=== SOURCE EXTRACT ===

A chest x-ray taken in the ER in March 2017 after the fall showed an incidental finding of the shoulder fracture but it was missed, according to the lawsuit. Only a wrist fracture was diagnosed at that time. After surgery on the wrist, Dietrich immediately transferred to Penn Village for inpatient rehab.

Initially expected to make a full recovery, Dietrich left Penn Village and moved permanently from her granddaughter's home in Northumberland to a 24-hour care facility. She died at age 84.

Yelled when arm moved

"I couldn't believe it," said Larissa Savitsky, of Northumberland, Dietrich's granddaughter and administrator of the late woman's estate.

"She was depressed because her arm was just hanging there, she wasn't able to use it at all," Savitsky said. "She would yell when it would move."

Savitsky said she leaned on the medical advice of multiple professionals who cared for Dietrich. She and Falkenbach said they wanted Dietrich's story to become public so that it might help others.

"It was shocking that who knows how many people cared for her within that time frame and nobody said anything," Savitsky said.

Dietrich first filed suit in 2018 against Penn Village. Medical malpractice litigation is still pending in Northumberland County through her estate against additional defendants: the estate of the late Dr. Richard Waldman, the emergency room physician who first examined Dietrich at Sunbury Community Hospital, along with Waldman's employer Sunbury Community Hospital; Dr. John Frankeny, the orthopedic surgeon who performed surgery on Dietrich, and his employer, Orthopedic Institute of Pennsylvania; and Dr. James Zola, who was leading Dietrich's care at Penn Village, and Zola's employer, Geisinger Medical Group.

An expedited trial was sought so Dietrich might directly benefit from a favorable judgment. That didn't happen.

=== DATASET EXTRACT ===

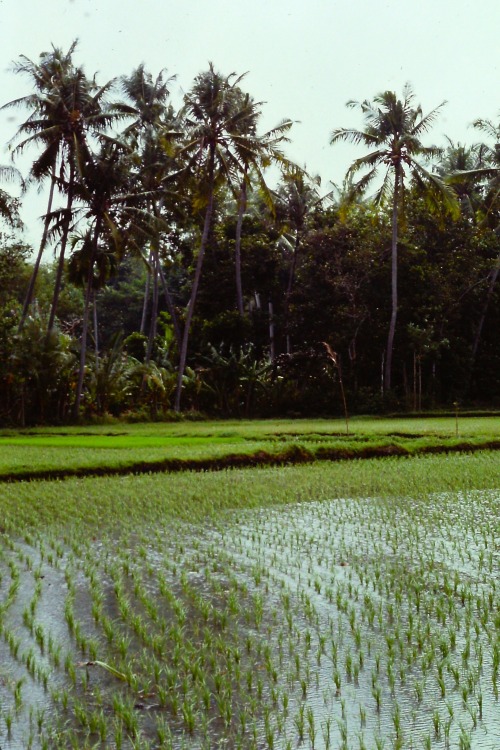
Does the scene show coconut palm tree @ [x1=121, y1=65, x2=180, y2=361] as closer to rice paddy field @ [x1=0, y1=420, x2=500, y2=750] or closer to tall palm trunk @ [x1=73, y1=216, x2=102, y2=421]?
tall palm trunk @ [x1=73, y1=216, x2=102, y2=421]

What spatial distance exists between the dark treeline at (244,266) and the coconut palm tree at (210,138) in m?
0.06

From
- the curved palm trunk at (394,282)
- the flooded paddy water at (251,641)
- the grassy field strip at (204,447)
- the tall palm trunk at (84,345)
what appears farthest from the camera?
the curved palm trunk at (394,282)

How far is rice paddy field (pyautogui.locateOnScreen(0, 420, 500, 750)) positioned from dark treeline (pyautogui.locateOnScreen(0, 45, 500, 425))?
13809 mm

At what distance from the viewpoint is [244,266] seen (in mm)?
27578

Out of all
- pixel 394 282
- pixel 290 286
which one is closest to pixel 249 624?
pixel 394 282

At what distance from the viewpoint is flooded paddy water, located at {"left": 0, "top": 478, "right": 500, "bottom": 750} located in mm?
2729

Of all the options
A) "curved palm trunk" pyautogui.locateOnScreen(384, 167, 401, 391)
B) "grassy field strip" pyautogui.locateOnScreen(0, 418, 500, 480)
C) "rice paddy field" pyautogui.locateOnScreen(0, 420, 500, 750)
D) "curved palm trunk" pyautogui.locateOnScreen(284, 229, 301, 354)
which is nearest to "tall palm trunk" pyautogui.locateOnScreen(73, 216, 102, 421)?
"grassy field strip" pyautogui.locateOnScreen(0, 418, 500, 480)

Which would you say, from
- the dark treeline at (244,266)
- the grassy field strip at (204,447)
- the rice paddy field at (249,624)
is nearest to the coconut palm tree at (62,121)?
the dark treeline at (244,266)

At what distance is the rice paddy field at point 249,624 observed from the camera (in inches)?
108

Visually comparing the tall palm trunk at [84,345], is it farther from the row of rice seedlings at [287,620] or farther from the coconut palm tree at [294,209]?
the row of rice seedlings at [287,620]

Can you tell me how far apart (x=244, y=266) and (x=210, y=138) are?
658cm

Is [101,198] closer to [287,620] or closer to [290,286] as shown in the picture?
[290,286]

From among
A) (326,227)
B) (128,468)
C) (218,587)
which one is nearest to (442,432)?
(128,468)

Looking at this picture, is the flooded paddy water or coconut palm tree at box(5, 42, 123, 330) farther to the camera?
coconut palm tree at box(5, 42, 123, 330)
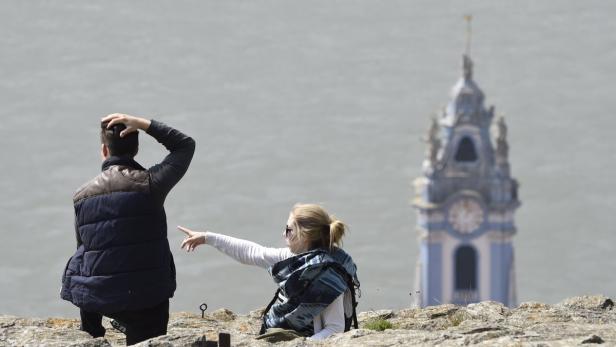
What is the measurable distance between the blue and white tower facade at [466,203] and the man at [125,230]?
389 feet

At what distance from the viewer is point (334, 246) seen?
30.3 ft

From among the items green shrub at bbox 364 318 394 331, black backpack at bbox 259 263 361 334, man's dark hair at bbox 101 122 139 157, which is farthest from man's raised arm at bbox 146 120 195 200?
green shrub at bbox 364 318 394 331

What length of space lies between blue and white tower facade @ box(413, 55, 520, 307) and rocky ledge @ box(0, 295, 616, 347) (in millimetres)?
115454

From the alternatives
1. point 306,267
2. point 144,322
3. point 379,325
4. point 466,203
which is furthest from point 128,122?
point 466,203

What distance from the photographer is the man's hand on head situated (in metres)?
8.77

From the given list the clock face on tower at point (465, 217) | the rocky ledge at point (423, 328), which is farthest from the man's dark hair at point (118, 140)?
the clock face on tower at point (465, 217)

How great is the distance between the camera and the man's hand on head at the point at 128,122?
8773 mm

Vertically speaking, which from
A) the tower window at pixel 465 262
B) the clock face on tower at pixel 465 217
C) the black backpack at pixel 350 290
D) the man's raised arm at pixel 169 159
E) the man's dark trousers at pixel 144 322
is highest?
the clock face on tower at pixel 465 217

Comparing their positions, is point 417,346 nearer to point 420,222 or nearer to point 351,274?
point 351,274

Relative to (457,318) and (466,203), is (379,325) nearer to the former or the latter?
(457,318)

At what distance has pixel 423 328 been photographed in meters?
11.0

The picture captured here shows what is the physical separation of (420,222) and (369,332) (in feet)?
444

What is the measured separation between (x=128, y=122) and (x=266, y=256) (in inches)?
41.3

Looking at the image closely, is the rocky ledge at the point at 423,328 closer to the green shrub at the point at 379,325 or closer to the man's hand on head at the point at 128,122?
the green shrub at the point at 379,325
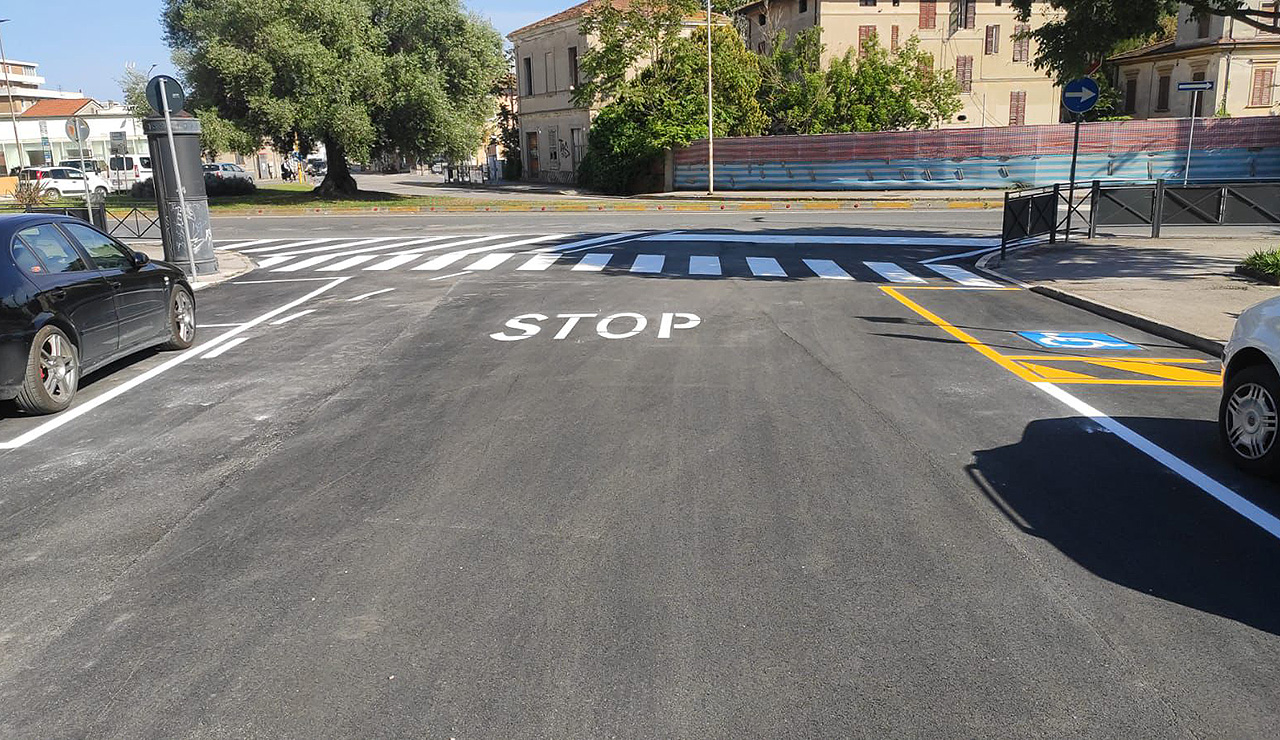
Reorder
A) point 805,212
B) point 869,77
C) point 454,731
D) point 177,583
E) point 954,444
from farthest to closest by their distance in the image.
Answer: point 869,77 < point 805,212 < point 954,444 < point 177,583 < point 454,731

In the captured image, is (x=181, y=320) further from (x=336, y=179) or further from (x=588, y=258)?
(x=336, y=179)

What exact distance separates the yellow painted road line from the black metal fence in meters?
7.12

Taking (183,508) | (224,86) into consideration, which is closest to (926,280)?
(183,508)

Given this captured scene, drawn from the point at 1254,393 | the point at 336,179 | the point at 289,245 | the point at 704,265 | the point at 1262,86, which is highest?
the point at 1262,86

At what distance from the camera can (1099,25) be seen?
1769 centimetres

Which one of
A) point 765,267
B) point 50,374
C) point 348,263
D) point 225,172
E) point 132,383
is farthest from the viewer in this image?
point 225,172

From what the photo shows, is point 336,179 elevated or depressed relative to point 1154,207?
A: elevated

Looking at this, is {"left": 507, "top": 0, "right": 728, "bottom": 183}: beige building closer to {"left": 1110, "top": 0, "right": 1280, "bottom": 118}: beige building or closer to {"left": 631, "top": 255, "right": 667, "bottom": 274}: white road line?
{"left": 1110, "top": 0, "right": 1280, "bottom": 118}: beige building

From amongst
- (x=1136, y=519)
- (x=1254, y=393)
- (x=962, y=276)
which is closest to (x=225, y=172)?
(x=962, y=276)

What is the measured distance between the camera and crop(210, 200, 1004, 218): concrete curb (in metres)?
32.8

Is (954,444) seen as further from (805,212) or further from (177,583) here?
(805,212)

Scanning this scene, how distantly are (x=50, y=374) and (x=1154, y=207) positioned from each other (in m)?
19.4

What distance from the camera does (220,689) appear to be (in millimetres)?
3758

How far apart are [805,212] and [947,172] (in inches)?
429
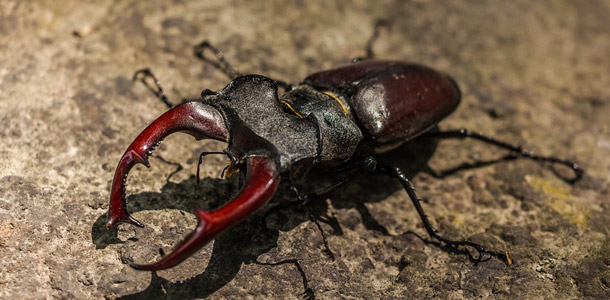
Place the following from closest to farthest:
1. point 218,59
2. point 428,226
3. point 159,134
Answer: point 159,134
point 428,226
point 218,59

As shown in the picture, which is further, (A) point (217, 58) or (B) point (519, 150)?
(A) point (217, 58)

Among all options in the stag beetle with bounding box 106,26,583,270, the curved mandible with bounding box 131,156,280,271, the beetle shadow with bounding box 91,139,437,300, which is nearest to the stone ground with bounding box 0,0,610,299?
the beetle shadow with bounding box 91,139,437,300

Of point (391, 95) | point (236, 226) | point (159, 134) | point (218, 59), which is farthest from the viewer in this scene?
point (218, 59)

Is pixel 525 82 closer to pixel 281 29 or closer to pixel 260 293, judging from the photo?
pixel 281 29

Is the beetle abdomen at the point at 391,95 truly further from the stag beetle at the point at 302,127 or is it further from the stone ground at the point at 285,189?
the stone ground at the point at 285,189

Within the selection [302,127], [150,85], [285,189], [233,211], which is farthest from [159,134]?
[150,85]

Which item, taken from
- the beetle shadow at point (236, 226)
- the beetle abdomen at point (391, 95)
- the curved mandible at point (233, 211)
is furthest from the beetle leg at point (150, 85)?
the curved mandible at point (233, 211)

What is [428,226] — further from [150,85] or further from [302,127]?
[150,85]
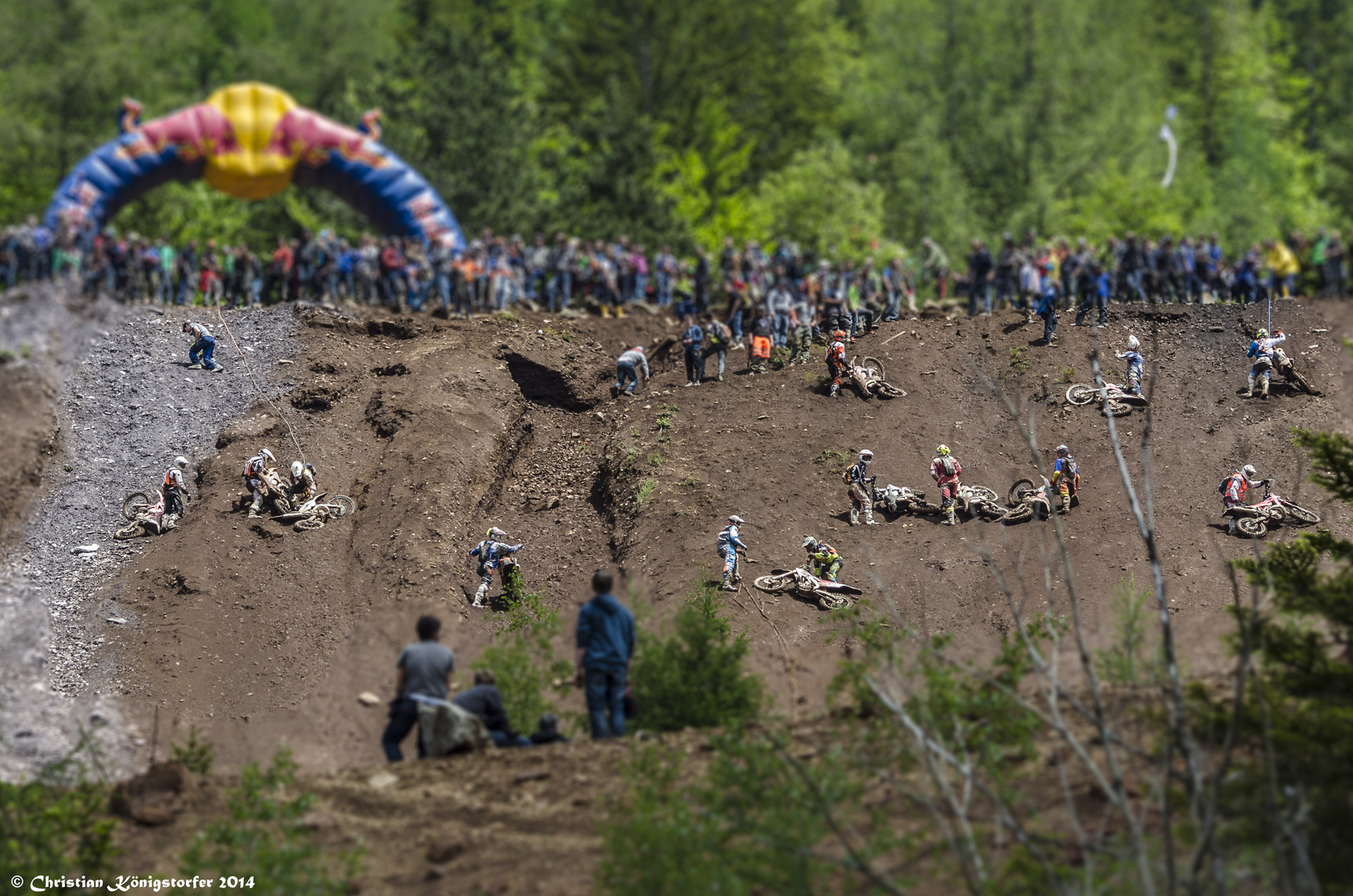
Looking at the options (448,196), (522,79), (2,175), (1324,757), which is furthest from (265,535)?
(522,79)

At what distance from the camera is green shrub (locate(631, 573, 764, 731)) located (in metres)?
13.0

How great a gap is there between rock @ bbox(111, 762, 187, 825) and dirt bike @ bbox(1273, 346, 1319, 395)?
2288cm

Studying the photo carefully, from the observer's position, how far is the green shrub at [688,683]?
1303 cm

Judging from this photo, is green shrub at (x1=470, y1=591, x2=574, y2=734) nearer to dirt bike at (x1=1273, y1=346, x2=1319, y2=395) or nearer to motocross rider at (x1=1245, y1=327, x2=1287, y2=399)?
motocross rider at (x1=1245, y1=327, x2=1287, y2=399)

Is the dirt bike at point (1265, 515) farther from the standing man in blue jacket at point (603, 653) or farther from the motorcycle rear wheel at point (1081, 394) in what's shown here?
the standing man in blue jacket at point (603, 653)

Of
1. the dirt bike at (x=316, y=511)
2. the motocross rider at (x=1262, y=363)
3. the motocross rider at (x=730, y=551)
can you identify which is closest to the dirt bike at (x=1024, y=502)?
the motocross rider at (x=730, y=551)

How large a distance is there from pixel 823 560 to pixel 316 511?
904 cm

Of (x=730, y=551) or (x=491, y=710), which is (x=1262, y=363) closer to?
(x=730, y=551)

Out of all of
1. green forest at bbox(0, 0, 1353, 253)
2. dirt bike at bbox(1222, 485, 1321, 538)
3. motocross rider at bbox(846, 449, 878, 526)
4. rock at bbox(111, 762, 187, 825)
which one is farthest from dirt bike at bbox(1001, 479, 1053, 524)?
green forest at bbox(0, 0, 1353, 253)

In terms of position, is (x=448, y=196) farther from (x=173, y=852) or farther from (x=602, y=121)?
(x=173, y=852)

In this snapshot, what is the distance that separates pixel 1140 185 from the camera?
52.4 m

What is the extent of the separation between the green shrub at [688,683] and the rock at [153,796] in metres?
4.07

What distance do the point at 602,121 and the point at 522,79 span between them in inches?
565

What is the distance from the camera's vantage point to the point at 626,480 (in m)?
25.6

===

▶ **REQUIRED ACTIONS**
a. In the article about the missed fracture, what was the only fracture diagnosed after the fall in March 2017?
b. Rewrite the paragraph of the article about the missed fracture that begins "Dietrich first filed suit in 2018" as a short list that keeps its main facts.
c. Set down, word for word, the stretch of the article about the missed fracture from "A chest x-ray" through "died at age 84.".
The listing stands apart from the article about the missed fracture.

▶ **ANSWERS**
a. Only a wrist fracture was diagnosed.

b.
- In 2018, Dietrich sued Penn Village.
- Through her estate, medical malpractice litigation is still pending in Northumberland County against other defendants:
  - the estate of the late Dr. Richard Waldman, the emergency room physician who first examined her, and his employer, Sunbury Community Hospital
  - Dr. John Frankeny, the orthopedic surgeon who operated on her, and his employer, Orthopedic Institute of Pennsylvania
  - Dr. James Zola, who led her care at Penn Village, and his employer, Geisinger Medical Group

c.
A chest x-ray taken in the ER in March 2017 after the fall showed an incidental finding of the shoulder fracture but it was missed, according to the lawsuit. Only a wrist fracture was diagnosed at that time. After surgery on the wrist, Dietrich immediately transferred to Penn Village for inpatient rehab.

Initially expected to make a full recovery, Dietrich left Penn Village and moved permanently from her granddaughter's home in Northumberland to a 24-hour care facility. She died at age 84.